Material provided -

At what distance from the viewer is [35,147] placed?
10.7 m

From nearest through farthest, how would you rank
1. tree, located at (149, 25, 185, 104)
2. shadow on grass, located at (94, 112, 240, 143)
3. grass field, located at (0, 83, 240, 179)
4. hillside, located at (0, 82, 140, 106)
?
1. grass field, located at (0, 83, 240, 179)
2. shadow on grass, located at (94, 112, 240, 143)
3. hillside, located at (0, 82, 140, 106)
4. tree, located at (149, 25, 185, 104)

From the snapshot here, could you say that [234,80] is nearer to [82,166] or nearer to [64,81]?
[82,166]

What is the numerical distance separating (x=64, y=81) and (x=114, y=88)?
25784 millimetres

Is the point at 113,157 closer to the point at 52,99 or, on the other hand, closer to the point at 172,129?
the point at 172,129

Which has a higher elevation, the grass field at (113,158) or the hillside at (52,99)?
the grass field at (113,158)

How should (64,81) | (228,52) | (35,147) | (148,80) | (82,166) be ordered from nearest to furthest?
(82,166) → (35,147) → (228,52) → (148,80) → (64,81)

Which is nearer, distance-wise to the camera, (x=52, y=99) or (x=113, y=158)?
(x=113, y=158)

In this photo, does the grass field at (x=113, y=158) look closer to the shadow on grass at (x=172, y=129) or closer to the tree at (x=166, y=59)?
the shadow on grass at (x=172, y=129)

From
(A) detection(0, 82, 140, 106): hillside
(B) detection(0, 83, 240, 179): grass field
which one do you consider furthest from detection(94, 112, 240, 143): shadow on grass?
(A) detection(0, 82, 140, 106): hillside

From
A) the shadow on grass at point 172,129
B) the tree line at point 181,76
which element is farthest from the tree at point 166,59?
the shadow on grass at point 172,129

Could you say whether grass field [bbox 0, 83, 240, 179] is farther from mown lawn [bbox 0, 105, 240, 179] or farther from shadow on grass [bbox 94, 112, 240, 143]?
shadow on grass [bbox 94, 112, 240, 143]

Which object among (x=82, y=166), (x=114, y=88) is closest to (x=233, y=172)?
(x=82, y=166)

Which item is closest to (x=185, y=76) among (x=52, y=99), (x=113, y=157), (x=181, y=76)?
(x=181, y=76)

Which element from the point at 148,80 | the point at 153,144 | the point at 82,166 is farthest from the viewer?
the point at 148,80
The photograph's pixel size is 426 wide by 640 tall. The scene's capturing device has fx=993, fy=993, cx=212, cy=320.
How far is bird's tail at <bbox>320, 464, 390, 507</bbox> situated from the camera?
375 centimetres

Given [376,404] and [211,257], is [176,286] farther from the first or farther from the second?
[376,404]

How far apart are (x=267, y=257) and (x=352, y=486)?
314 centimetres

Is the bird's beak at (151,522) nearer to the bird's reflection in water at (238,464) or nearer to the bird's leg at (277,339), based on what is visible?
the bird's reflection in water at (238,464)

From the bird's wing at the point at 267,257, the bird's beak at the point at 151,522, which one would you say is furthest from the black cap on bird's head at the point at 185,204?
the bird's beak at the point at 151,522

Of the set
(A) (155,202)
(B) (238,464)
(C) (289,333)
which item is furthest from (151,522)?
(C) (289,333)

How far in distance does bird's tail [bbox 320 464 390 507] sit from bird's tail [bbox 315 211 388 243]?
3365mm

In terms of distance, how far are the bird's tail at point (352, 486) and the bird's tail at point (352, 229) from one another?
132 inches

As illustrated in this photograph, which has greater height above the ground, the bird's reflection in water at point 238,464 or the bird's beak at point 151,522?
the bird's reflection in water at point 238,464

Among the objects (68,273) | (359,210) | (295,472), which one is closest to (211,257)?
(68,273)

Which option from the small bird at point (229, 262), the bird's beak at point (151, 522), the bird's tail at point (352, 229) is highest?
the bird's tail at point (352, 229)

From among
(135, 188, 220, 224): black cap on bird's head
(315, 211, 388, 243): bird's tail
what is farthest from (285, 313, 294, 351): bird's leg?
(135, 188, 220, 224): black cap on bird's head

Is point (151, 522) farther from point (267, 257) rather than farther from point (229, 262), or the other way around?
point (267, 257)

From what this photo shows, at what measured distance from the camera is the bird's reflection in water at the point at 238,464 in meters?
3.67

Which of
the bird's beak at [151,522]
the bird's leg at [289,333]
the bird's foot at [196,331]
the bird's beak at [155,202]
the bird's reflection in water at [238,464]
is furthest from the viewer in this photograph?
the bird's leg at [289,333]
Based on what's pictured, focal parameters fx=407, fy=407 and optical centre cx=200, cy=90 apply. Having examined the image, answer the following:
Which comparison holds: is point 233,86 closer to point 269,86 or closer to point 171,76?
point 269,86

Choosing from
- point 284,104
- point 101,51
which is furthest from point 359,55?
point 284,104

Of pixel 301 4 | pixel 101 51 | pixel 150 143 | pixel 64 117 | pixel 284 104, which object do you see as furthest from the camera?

Aim - Retype everything above from the line containing "Is point (151, 522)" down to the final line, including both of those lines.

Answer to this task -
Is point (151, 522) farther from point (267, 257) rather than farther from point (229, 262), or the other way around?
point (267, 257)

From what this photo shows, at what measured distance from the camera is the bird's reflection in water at the point at 238,464 in meters?
3.67

Which of
the bird's beak at [151,522]
the bird's leg at [289,333]
the bird's foot at [196,331]
the bird's beak at [155,202]
the bird's reflection in water at [238,464]
is furthest from the viewer in this photograph?
the bird's leg at [289,333]
Based on what's pictured, focal parameters fx=407, fy=407 and optical centre cx=200, cy=90 apply. Having examined the image, answer the following:
Which comparison holds: is point 233,86 closer to point 269,86 or closer to point 171,76?
point 269,86

Choosing from
- point 284,104
- point 101,51
which is furthest from point 359,55?
point 284,104

Of pixel 301 4 | pixel 101 51 | pixel 150 143 | pixel 64 117 | pixel 284 104, which object do you see as furthest from the camera?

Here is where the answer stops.